The dollar Index extends its intense rebound near the 94.00 threshold, clinching a new high for this year 2021 amid an earlier rate hike expectation and announcement of a nearing tapering asset purchase which clearly impacted the yield curves.
A tightening of monetary policy by the European Central Bank remains far in the future but ECB remains vigilant on its inflation figures yet to be released this Friday. This could give additional upward momentum on the USD in the near term and exerts additional selling pressure on the euro and the pound.
On the technical side, after a breach and close above the 100% retracement A-B-C (93.72 level) ,the greenback could easily approach the 113% level at 94.38 followed by 127% level – 94.98 level in the near term.

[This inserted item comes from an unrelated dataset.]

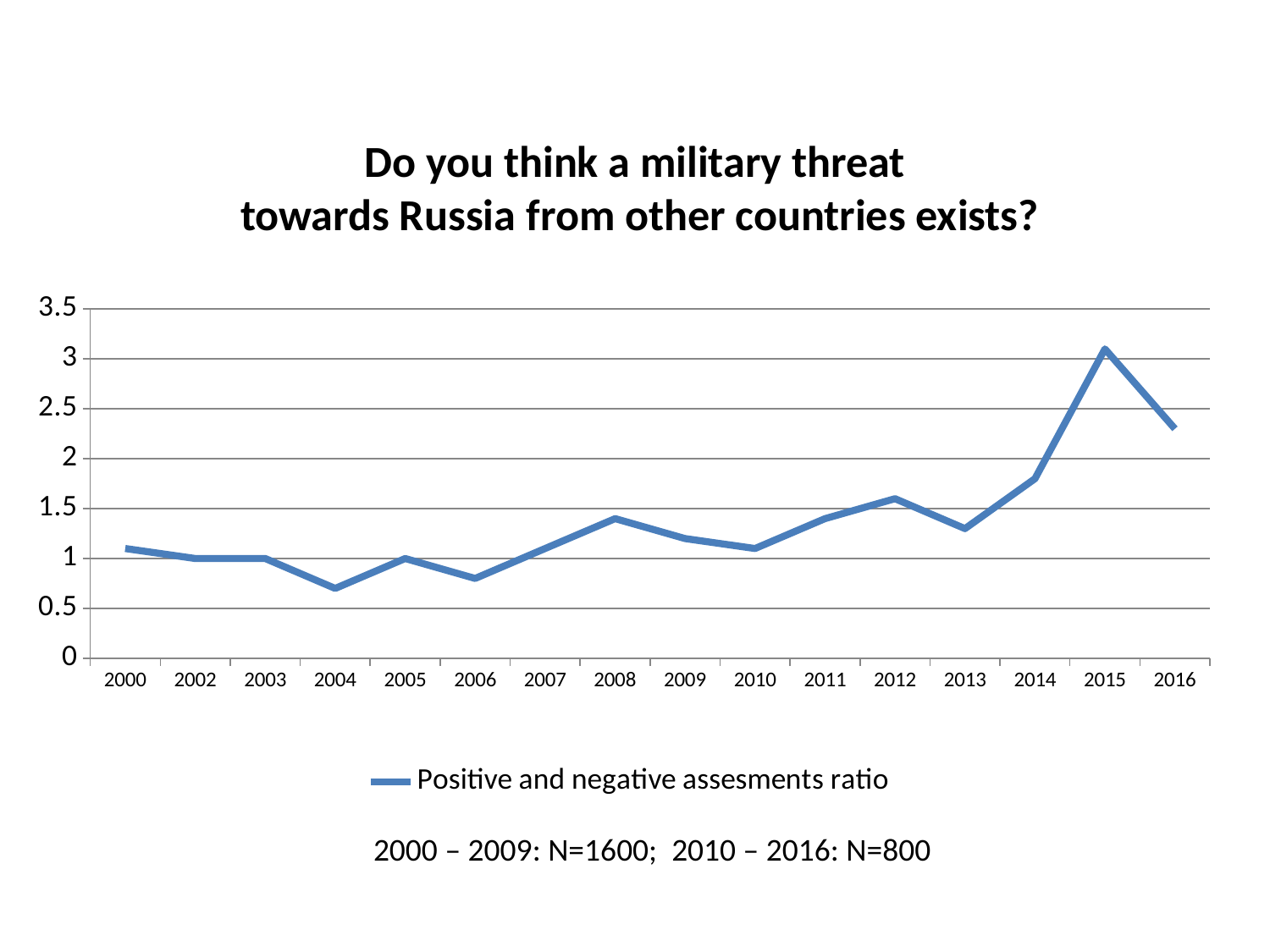
Is the value for 2016 greater or less than 2? greater Is the value for 2004 greater or less than 1? less How many series does the legend list? 1 Does the value rise or fall from 2013 to 2015? rise Is the value for 2008 greater or less than 1.5? less Which year has the lowest positive and negative assessments ratio? 2004 What is the name of the series shown in the legend? Positive and negative assesments ratio Which year has the highest positive and negative assessments ratio? 2015 Which year has a larger value, 2015 or 2016? 2015 How many years are plotted on the x axis? 16 What kind of chart is shown on the slide? line chart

Resistance at 96.47 (161.8%) remains key level to watch
1.3750 marked the completion of ‘wave e’ of the triangular retracement (wave B) of corrective move A-B-C for GBPUSD and abruptly, we saw fresh sellers entering the market below the 1.3600 levels yesterday.
As per Elliott wave principle, GBPUSD is battling around 1.3515 levels and higher inflation, Brexit and Petroleum concerns could exert further pressure on the pound towards 1.32 levels towards completion of wave C.
A breach and close above 1.3750 nullify this downward pattern.